*** Opening Records shown ***

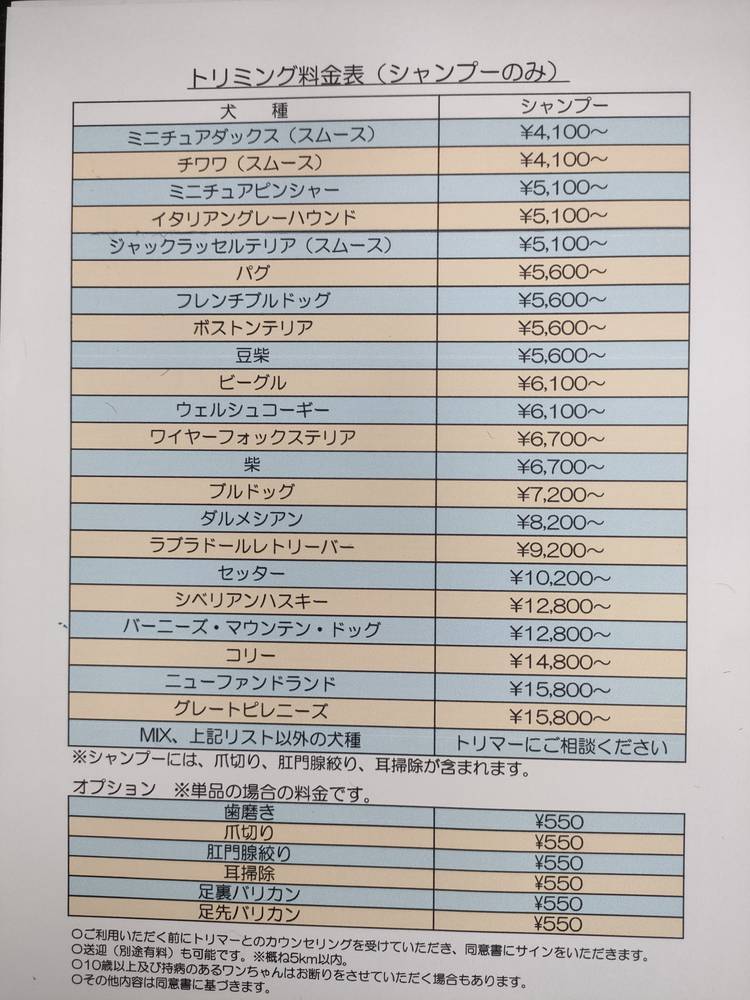 トリミング料金表（シャンプーのみ）

| 犬　種 | シャンプー |
|---|---|
| ミニチュアダックス（スムース） | ¥4,100～ |
| チワワ（スムース） | ¥4,100～ |
| ミニチュアピンシャー | ¥5,100～ |
| イタリアングレーハウンド | ¥5,100～ |
| ジャックラッセルテリア（スムース） | ¥5,100～ |
| パグ | ¥5,600～ |
| フレンチブルドッグ | ¥5,600～ |
| ボストンテリア | ¥5,600～ |
| 豆柴 | ¥5,600～ |
| ビーグル | ¥6,100～ |
| ウェルシュコーギー | ¥6,100～ |
| ワイヤーフォックステリア | ¥6,700～ |
| 柴 | ¥6,700～ |
| ブルドッグ | ¥7,200～ |
| ダルメシアン | ¥8,200～ |
| ラブラドールレトリーバー | ¥9,200～ |
| セッター | ¥10,200～ |
| シベリアンハスキー | ¥12,800～ |
| バーニーズ・マウンテン・ドッグ | ¥12,800～ |
| コリー | ¥14,800～ |
| ニューファンドランド | ¥15,800～ |
| グレートピレニーズ | ¥15,800～ |
| MIX、上記リスト以外の犬種 | トリマーにご相談ください |

※シャンプーには、爪切り、肛門腺絞り、耳掃除が含まれます。

オプション　※単品の場合の料金です。

| 歯磨き | ¥550 |
|---|---|
| 爪切り | ¥550 |
| 肛門腺絞り | ¥550 |
| 耳掃除 | ¥550 |
| 足裏バリカン | ¥550 |
| 足先バリカン | ¥550 |

○ご利用いただく前にトリマーとのカウンセリングを受けていただき、同意書にサインをいただきます。
○送迎（別途有料）も可能です。※概ね5km以内。
○10歳以上及び持病のあるワンちゃんはお断りをさせていただく場合もあります。
○その他内容は同意書に基づきます。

*** Closing Records shown ***

Prompt: Determine how many lines above contain the string "スムース". Give only that number.

Response to this exercise: 3